━━━━━ DOCUMENT SEGMENT

Who lives my life

“I am crucified with Christ: nevertheless I live; yet not I, but Christ lives in me:
and the life which I now live in the flesh I live by the faith of the Son of God,
who loved me, and gave himself for me” Gal. 2:20

The words “not I, but Christ lives in me” have always been rather a stumbling block to me. How can God promise us new life, and at the same time state that He will be the one living it? Isn’t that the equivalent of killing my personality?  There are two questions for me: First, who is the ‘I’ who no longer lives: I took it to mean our mind, or will, or initiative, or basically whatever it is that we use to determine our course of action.  And second: what does it mean that Christ lives in me: I thought He wants to make all my decisions, or at least the important ones.  This is an important issue for me, because the fear that God won’t let me live my own life removes all my inner motivation to love or obey God. Fortunately I now believe that serving God actually helps me in becoming more myself.

Does Jesus want to make our decisions?  I began to see this in new light when Fr. David quoted Josef Pieper on Facebook, and I started reading the whole book (The Four Cardinal Virtues).  Especially the chapter on prudence was a revelation to me.  It is first of all a beautiful exposition of how we should be really open to the truth, and to reality.  This means that everything that we see around us should be taken into account if we are to make a balanced decision.  So here is already some important advice on decision-making that doesn’t say: pray a lot and it will be revealed to you, but instead it says: be open to the truth and take all facts into account.

And on the process of deciding he writes: “Man, then, when he comes to a decision, cannot ever be sufficiently prescient1 nor can he wait until logic affords him absolute certainty.  If he waited for that, he would never come to a decision; he would remain in a state of inconclusiveness, unless he chose to make shift with a deceptive certitude.  The prudent man does not expect certainty where it cannot exist, nor on the other hand does he deceive himself by false certainties.”  So, here a man of great faith tells us that quite often we just don’t know for sure what to do!  This was different from what I expected.  I thought that a good Christian would have such contact with God that he would eventually always know what God wanted him to do.  But Josef Pieper does not think that Christ living in us means that He does all the thinking or even decision making.  On the contrary, he encourages us to use our mind properly, and take prudent decisions ourselves.

━━━━━━━━━━

# TASK A
In the essay on Galatians 2:20, the author states what they took the "I" who no longer lives to mean. List each of those interpretations.
# TASK B
Proceed with the essay on Galatians 2:20, starting after its final sentence.
The listing that follows is drawn from a separate source and is unrelated to the essay on Galatians 2:20.

━━━━━ MATERIAL

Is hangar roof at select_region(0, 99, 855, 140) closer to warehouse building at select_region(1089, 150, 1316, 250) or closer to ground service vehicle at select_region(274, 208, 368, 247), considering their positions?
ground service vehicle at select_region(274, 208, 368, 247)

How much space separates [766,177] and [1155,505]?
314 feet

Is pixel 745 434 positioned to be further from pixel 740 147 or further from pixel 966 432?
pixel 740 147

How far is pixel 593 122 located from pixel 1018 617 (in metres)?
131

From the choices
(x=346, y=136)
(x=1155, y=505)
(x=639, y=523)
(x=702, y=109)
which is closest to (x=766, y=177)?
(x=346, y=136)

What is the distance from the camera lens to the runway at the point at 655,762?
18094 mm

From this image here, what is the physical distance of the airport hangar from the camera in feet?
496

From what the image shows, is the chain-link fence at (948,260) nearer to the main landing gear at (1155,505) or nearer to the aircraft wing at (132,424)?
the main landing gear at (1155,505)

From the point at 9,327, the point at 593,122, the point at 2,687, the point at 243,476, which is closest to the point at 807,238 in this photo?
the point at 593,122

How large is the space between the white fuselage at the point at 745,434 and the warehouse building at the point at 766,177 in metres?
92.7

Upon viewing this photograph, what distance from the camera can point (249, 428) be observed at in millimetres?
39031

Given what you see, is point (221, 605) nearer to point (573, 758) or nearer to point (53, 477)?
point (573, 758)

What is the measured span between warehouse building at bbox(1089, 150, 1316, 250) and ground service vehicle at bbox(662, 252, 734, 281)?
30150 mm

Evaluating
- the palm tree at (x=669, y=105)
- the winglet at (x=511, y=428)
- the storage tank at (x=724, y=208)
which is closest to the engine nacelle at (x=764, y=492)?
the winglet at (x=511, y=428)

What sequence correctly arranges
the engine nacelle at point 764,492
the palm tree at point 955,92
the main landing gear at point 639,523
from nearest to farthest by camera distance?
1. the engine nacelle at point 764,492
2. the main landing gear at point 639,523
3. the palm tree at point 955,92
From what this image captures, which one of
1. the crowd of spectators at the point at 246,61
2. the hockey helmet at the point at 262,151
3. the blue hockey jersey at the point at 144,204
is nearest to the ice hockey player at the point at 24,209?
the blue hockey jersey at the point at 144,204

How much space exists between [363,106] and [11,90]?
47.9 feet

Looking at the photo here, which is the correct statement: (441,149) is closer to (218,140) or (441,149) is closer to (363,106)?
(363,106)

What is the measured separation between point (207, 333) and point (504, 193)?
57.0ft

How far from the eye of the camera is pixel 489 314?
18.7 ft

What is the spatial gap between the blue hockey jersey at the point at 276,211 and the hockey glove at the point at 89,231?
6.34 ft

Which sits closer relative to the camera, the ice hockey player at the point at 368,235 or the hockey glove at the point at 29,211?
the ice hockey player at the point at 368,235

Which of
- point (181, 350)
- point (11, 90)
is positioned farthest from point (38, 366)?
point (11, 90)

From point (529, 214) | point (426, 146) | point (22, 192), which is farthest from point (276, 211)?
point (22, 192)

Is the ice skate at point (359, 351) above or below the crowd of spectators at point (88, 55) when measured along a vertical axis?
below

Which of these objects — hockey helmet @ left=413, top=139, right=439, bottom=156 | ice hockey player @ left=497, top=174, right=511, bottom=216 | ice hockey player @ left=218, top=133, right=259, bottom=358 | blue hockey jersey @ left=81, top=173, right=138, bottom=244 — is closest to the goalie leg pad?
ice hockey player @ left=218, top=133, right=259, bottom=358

━━━━━━━━━━

# FINAL RESULT A
- Our mind
- Will
- Initiative
- Whatever it is that we use to determine our course of action

# FINAL RESULT B
And when ‘I’ no longer live, does that mean that I have to stand back?  I have attended several Bible study groups on God’s guidance where I have been explicitly told that we do not have to wait on God’s voice on every detail, but still I learnt that we must be quiet and still, and obedient and really listen, so that we will do as He says, because that is the best for everybody.  And I am sure that sounds familiar to most of us, and of course, being still and quiet is important, only it should not be misunderstood.  It does not mean that God gave us brains or a free will for no purpose. If that were true, it would mean that we are actually smarter than God, or at least equally smart, and have to limit ourselves in order to give Him a chance.  That would be as stupid as cutting off a leg, so that He could walk better through us.  I believe God is great enough to be able to direct us without limiting the gifts (brain, free will) that He gave us.

So, who is the ‘I’ that no longer lives?  Rod Dreher, in his book How Dante can save your life, in chapter 6 on black holes, speaks about the soul-killing gravity of sin.  This made me aware that, as long as we are alive, we are always moving.  Either towards God, or, when we don’t want that, we are leaving God, which means we are attracted to nothingness, like to a black hole which is very powerfully pulling us.  I think we are never actually ‘just ourselves’: we would be dead then.  Living means moving in some direction, and, since Jesus saved us, we are free to choose whether we will be attracted by the sun or by the black hole.  Or in plain words, do we want to grow towards God or towards nothingness.  Whenever we try to do without God, we will in effect be leaving Him.  So when Saint Paul says ‘I no longer live’, I think he means my target has been changed and I am now going towards God.  It says actually ‘I no longer live without God’ or ‘I no longer live away from God’.

Now, how does Jesus live in us?  The answer that I’ve now come up with, is that our mind, and our will, and all our decision-making capabilities are still just properties of us, just like legs and arms, that can be directed.  Think of how we use our will to direct our legs: if we want to go somewhere, the legs (usually) obey and walk.  This does not harm or limit our legs in any way.  In the same manner God can direct our will without limiting it.  This is difficult to grasp because we cannot easily imagine anything higher than the highest that we’ve got.  This is actually beyond our understanding.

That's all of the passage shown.